TASK DETAILS
Please reproduce the items verbatim, starting with the line that contains "Image attached. Segment" and going on through the line that contains "Given the image: segment".
** START RAW RECORDS **
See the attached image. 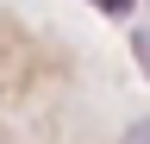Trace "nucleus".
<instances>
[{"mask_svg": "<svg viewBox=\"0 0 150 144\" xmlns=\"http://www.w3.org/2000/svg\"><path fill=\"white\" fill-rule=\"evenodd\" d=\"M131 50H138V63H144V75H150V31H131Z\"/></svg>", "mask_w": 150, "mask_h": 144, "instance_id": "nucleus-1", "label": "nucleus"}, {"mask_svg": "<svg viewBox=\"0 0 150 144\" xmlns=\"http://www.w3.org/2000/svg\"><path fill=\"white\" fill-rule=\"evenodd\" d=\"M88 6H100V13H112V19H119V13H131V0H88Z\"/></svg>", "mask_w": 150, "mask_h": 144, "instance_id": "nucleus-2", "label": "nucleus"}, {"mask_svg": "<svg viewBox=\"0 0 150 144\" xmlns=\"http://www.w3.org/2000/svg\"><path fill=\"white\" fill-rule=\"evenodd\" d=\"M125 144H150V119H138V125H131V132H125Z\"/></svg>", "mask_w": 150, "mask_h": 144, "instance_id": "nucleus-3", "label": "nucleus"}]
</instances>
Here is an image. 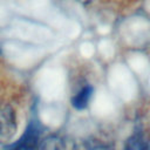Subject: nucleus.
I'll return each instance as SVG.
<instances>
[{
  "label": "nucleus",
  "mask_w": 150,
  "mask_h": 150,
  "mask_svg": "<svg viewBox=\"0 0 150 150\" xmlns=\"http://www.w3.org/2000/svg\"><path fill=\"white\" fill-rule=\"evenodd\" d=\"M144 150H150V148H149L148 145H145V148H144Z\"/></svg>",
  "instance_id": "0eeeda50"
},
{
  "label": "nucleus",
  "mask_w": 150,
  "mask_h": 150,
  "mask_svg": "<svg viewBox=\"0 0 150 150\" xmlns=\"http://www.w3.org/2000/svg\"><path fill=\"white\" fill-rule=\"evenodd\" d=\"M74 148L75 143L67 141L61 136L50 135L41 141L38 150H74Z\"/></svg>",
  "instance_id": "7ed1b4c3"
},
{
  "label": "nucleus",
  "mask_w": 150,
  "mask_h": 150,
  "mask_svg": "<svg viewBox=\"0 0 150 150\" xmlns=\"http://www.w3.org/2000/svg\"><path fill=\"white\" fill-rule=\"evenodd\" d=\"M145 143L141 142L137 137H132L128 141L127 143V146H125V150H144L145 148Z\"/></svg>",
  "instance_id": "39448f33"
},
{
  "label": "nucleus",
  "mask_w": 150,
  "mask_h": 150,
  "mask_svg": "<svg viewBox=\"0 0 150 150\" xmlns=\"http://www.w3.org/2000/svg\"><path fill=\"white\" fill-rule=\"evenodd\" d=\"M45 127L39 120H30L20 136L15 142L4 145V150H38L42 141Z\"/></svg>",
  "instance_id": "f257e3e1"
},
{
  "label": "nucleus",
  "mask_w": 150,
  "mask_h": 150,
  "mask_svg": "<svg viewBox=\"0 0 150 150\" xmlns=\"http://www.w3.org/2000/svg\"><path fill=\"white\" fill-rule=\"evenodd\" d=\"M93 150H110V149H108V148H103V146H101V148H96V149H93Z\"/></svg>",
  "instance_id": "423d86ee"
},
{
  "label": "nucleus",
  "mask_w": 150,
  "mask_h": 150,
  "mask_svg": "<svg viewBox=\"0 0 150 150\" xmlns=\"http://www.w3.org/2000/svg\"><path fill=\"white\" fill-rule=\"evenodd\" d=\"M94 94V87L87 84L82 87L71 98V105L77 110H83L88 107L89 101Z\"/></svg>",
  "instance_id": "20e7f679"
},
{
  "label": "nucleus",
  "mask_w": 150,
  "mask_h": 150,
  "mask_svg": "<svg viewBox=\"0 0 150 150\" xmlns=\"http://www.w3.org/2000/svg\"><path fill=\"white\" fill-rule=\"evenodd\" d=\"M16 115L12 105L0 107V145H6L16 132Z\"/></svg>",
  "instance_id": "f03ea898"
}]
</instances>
** END RAW RECORDS **
** START RAW RECORDS **
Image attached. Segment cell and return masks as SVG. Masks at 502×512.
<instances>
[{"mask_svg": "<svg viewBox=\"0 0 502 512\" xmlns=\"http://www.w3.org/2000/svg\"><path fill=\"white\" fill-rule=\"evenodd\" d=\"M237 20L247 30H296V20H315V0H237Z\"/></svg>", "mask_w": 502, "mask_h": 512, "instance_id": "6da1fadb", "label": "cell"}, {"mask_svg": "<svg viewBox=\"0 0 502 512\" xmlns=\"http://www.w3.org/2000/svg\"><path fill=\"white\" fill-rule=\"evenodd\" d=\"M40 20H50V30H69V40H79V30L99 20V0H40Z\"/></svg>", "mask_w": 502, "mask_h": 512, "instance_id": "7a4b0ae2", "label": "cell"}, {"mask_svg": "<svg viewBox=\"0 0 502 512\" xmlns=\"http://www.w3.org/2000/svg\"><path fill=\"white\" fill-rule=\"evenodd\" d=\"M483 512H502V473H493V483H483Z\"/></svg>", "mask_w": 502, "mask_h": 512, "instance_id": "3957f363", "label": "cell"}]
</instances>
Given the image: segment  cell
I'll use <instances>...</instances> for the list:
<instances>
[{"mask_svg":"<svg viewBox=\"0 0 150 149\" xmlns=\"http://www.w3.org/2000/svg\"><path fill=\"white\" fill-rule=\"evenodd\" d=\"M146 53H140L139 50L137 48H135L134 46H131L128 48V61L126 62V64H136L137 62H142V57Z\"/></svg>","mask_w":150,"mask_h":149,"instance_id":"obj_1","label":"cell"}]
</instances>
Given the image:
** END RAW RECORDS **
EXERCISE OUTPUT
Image attached. Segment cell and return masks as SVG. Masks at 502×512.
<instances>
[{"mask_svg": "<svg viewBox=\"0 0 502 512\" xmlns=\"http://www.w3.org/2000/svg\"><path fill=\"white\" fill-rule=\"evenodd\" d=\"M237 20L247 30H296V20H315V0H237Z\"/></svg>", "mask_w": 502, "mask_h": 512, "instance_id": "6da1fadb", "label": "cell"}, {"mask_svg": "<svg viewBox=\"0 0 502 512\" xmlns=\"http://www.w3.org/2000/svg\"><path fill=\"white\" fill-rule=\"evenodd\" d=\"M40 20H50V30H69V40H79V30L99 20V0H40Z\"/></svg>", "mask_w": 502, "mask_h": 512, "instance_id": "7a4b0ae2", "label": "cell"}, {"mask_svg": "<svg viewBox=\"0 0 502 512\" xmlns=\"http://www.w3.org/2000/svg\"><path fill=\"white\" fill-rule=\"evenodd\" d=\"M483 512H502V473H493V483H483Z\"/></svg>", "mask_w": 502, "mask_h": 512, "instance_id": "3957f363", "label": "cell"}]
</instances>
Given the image: segment  cell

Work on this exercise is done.